Выбрать главу

Наблюдательность — ее отличительная черта. Она пристально вглядывается в каждую деталь блокадного быта, с волнением переживает любой эпизод. Вследствие этого блокадные зарисовки в ее дневнике становятся пластичными, а изображение картин повседневности предельно выпуклым. В бомбоубежище, где иной очевидец замечал лишь перепуганную толпу, она обращает внимание на то, как выглядит сидящий рядом подросток, и подробно пишет о цвете его глаз, о выражении лица, о невинной, извиняющейся, смущенной улыбке… Жесты, слова, ситуации, портреты людей, близких и чужих, — все заносится в дневник с почти педантичной скрупулезностью. О блокадной «елке» рассказывали многие ленинградцы — обычно скороговоркой, отмечая только праздничные подарки. Не так у Лены. Иногда кажется, будто это мы стоим на лестнице, ждем своей очереди, ловим слухи о меню обеда, придирчиво оцениваем содержимое тарелок, украдкой перекладывая «гущу» в стеклянную банку для матери. В рассказе о «елке» нет ни одной фальшивой ноты, нет и намека на театральность поступков, нет пафосных восклицаний. Какая уж тут патетика: «Воспользовавшись темнотой, вылизала пальцами начисто весь горшок».

Чувственные, многословные, извилистые, картинные описания требовали и нового языка. Не того, каким пишутся школьные сочинения, правильного и простого, а языка сложного, красочного, подчас афористичного. Грамматику и орфографию Лена знала не очень хорошо. Многие слова, особенно непривычные, она явно воспринимала на слух, из радиопередач и житейских разговоров. О «двойке», поставленной преподавателем за сочинение, Мухина сообщает и в дневнике. Ей нравится писать красиво, а как это сделать, готовя письменную работу на тему об угнетении народа при царизме?

Но писать красиво, поэтично, небанально она пытается, и это расширяет ее словарь: нельзя ведь одними и теми же фразами передать оттенки лица, чувств, настроений. «Широкая, спокойная гладь реки серебрилась под спокойным лунным блеском», — пробует она себя в роли литератора, запечатлевая в дневнике эпизоды окопных работ в деревне Тарковичи. Даже по этой краткой записи видно, как трудно ей даются отход от беллетристических трафаретов и попытка обновить свой, пока небогатый лексикон. Заметно, что «литературное» все же чаще рождалось у нее стихийно, под влиянием внезапно нахлынувших чувств, а не в силу обдуманности замысла.

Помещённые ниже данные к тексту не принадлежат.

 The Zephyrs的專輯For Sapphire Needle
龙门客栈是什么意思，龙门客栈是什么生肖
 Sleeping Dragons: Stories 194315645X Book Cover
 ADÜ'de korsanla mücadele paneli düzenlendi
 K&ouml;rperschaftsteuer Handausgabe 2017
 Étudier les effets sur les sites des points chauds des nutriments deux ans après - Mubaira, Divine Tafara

Возникает своеобразная «чересполосица» языка, возвышенные метафоры смешиваются с просторечиями. С романтического языка Лена часто переходит на язык советский, с его характерными штампами: «Послевоенная жизнь будет легка, радостна и плодотворна для советских граждан» — такова одна из записей ее дневника. Ростки особого, живописного языка трудно пробиваются у нее сквозь броню бесчисленных клише — политических и бытовых. Да и как это сделать в условиях блокады? Не одно претендующее на художественность описание прерывалось в дневнике прозаичными размышлениями о хлебе, «карточках», пайках, гробах — как тут подбирать «красивые» выражения. О повседневности лучше и понятнее говорить разговорным языком — он и преобладает в записях декабря 1941 — февраля 1942 годов.

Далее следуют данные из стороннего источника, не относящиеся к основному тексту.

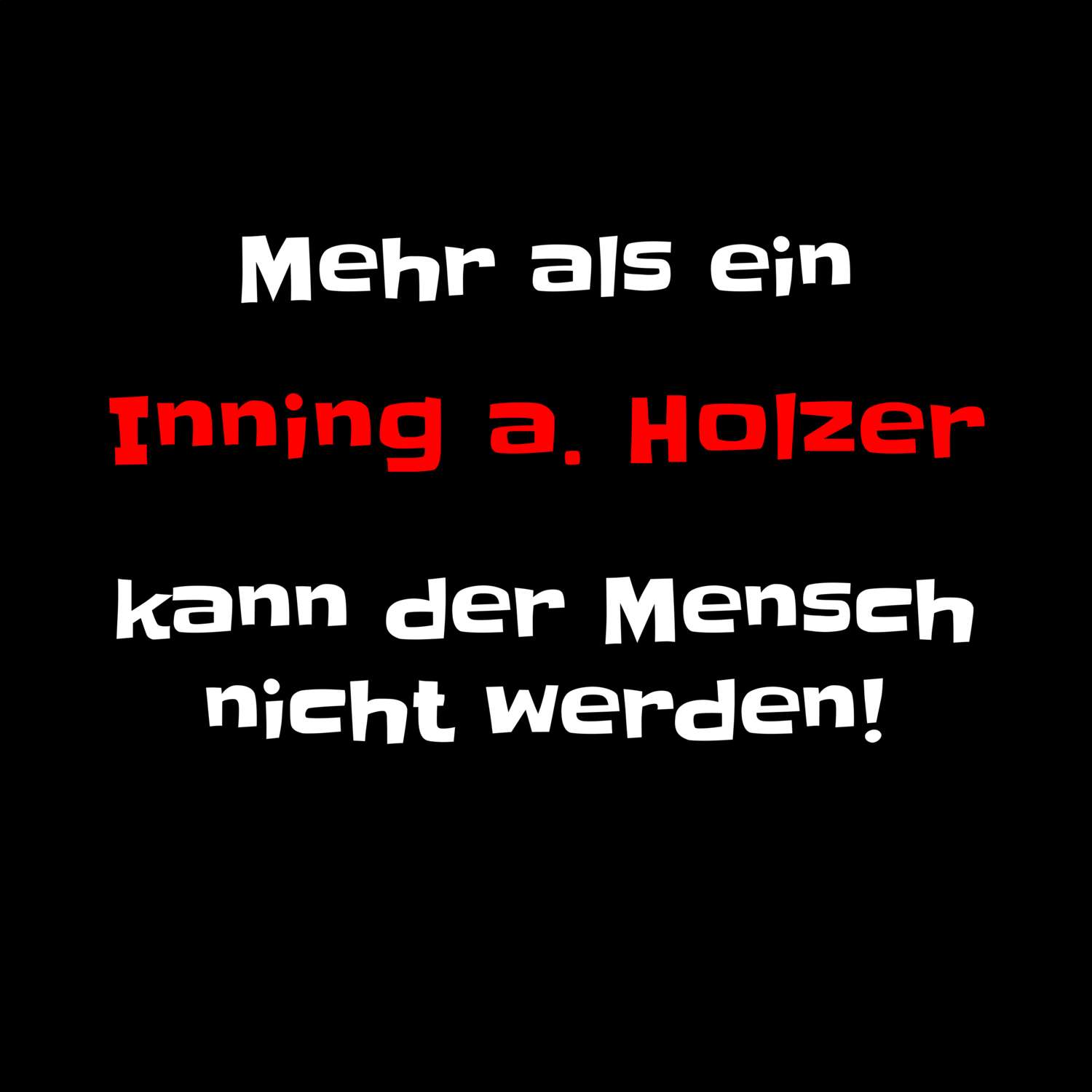 T-Shirt »Mehr als ein« für den Ort »Inning a. Holz«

Политический язык дневника неустойчив. Политическая риторика занимает заметное место в текстах июля-сентября 1941 года и постепенно исчезает из дневника к ноябрю-декабрю. Особенно показательна сделанная в начале января 1942 года запись о том, как «жрут в Кремле» — не случайно, наверное, учительница упрекнула ее как-то за то, что она «одна из наиболее антисоветски настроенных» в классе.

«Правильный» советский язык вновь начинает проскальзывать у нее с конца января 1942 года, иногда это проявление благодарственного отклика на повышение норм пайков. Но в целом дневник остается аполитичным. Это и понятно — нужно было необычное усилие, чтобы после ужасов блокадной зимы наполнить его страницы пафосными строками.

Первой и очень отчетливой попыткой придать дневниковому тексту художественный оттенок следует счесть использование в нем диалогов. Особенно это характерно для записей лета 1941 года — позднее Лена к этому приему прибегает редко. Легче, конечно, неискушенному писателю дать стенограмму разговоров, чем попробовать отшлифовать их, нарочито оборвать с целью создания художественного эффекта, оттенить, подчеркнуть, выдвинуть на первый план самые живописные детали. Диалоги для Лены, наверное, это наилучший способ сохранить свежесть пережитого.